WHAT TO PRODUCE:
Without the pictures, copy the entries below word for word.

== DATASET RECORDS ==

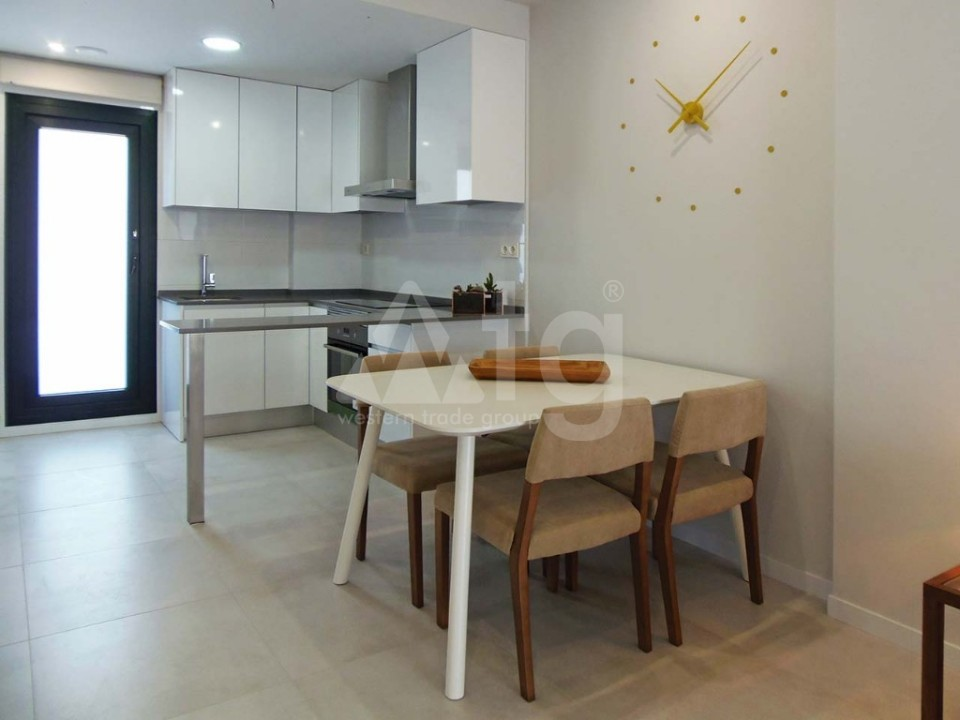 3 bedroom Apartment in Villamartin - OI7707 - 10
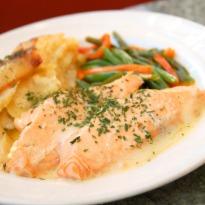 Recipe of Poached Salmon with Prawns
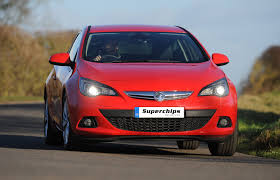 boost the performance of your astra corsa and meriva 1 4t 120ps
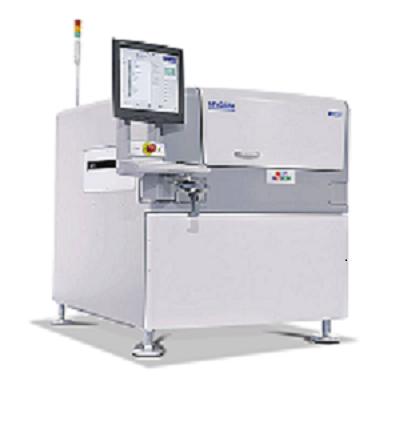 贴片加工厂PCB静电引起Dek印刷机频繁死机的原因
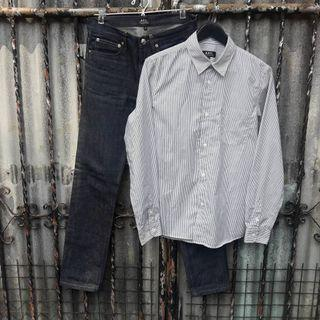 A.P.C. Top and Bottom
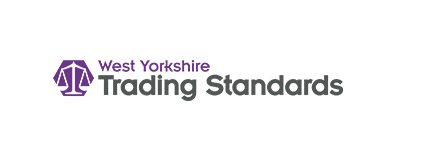 West Yorkshire Trading Standards logo 422x154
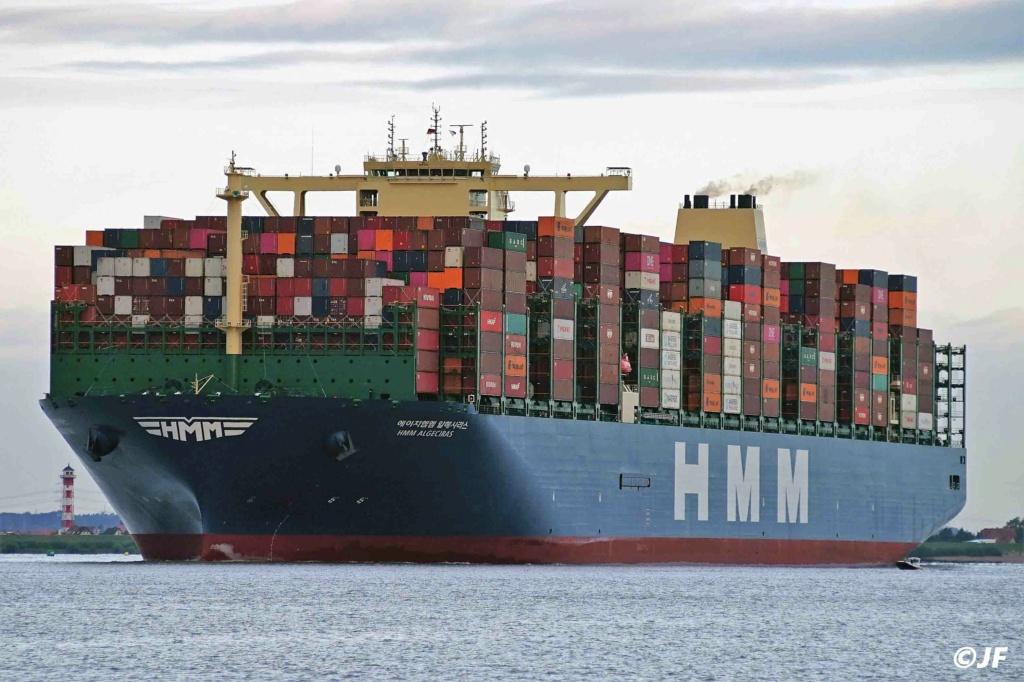 Pourquoi HMM construit-il les plus grands navires du monde? Hmm_al14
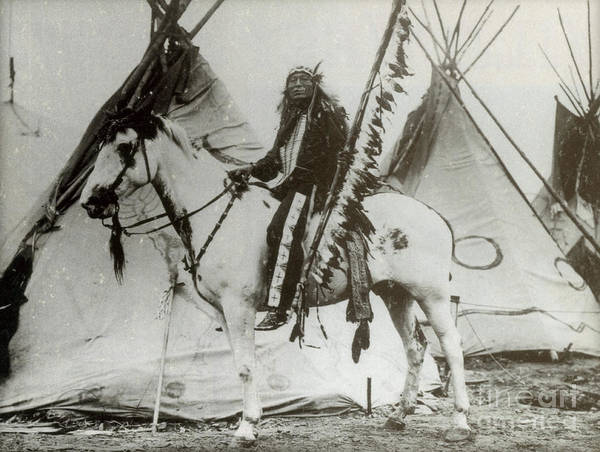 Photograph - Iron Tail Sioux Chief Early 1900s by Photo Researchers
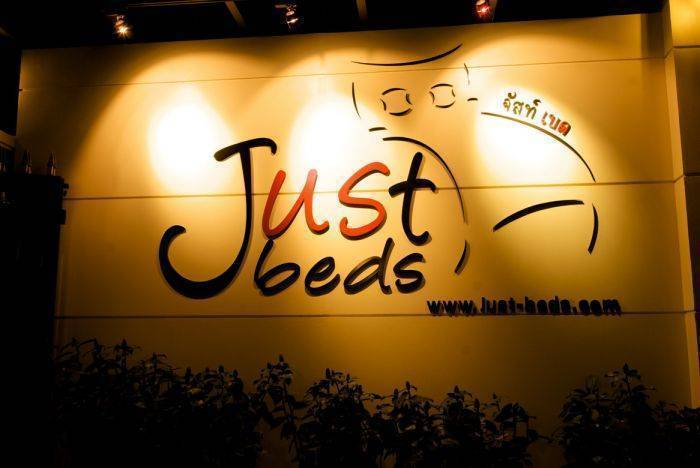 Justbeds, Bangkok, Thailand, Thailand bed and breakfasts and hotels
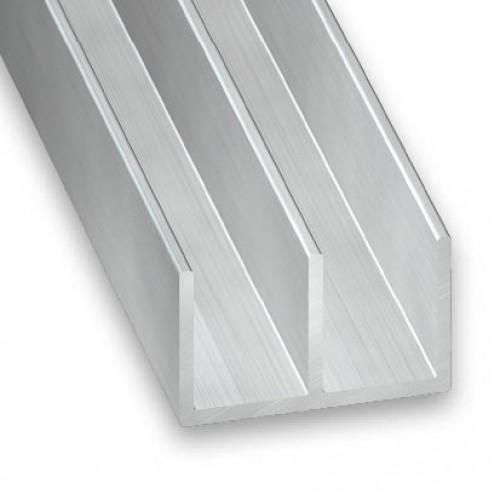 Double U Channel : Raw aluminium double channel mm m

===

ANSWER FOR THIS EXERCISE:
 3 bedroom Apartment in Villamartin - OI7707 - 10
 Recipe of Poached Salmon with Prawns
 boost the performance of your astra corsa and meriva 1 4t 120ps
 贴片加工厂PCB静电引起Dek印刷机频繁死机的原因
 A.P.C. Top and Bottom
 West Yorkshire Trading Standards logo 422x154
 Pourquoi HMM construit-il les plus grands navires du monde? Hmm_al14
 Photograph - Iron Tail Sioux Chief Early 1900s by Photo Researchers
 Justbeds, Bangkok, Thailand, Thailand bed and breakfasts and hotels
 Double U Channel : Raw aluminium double channel mm m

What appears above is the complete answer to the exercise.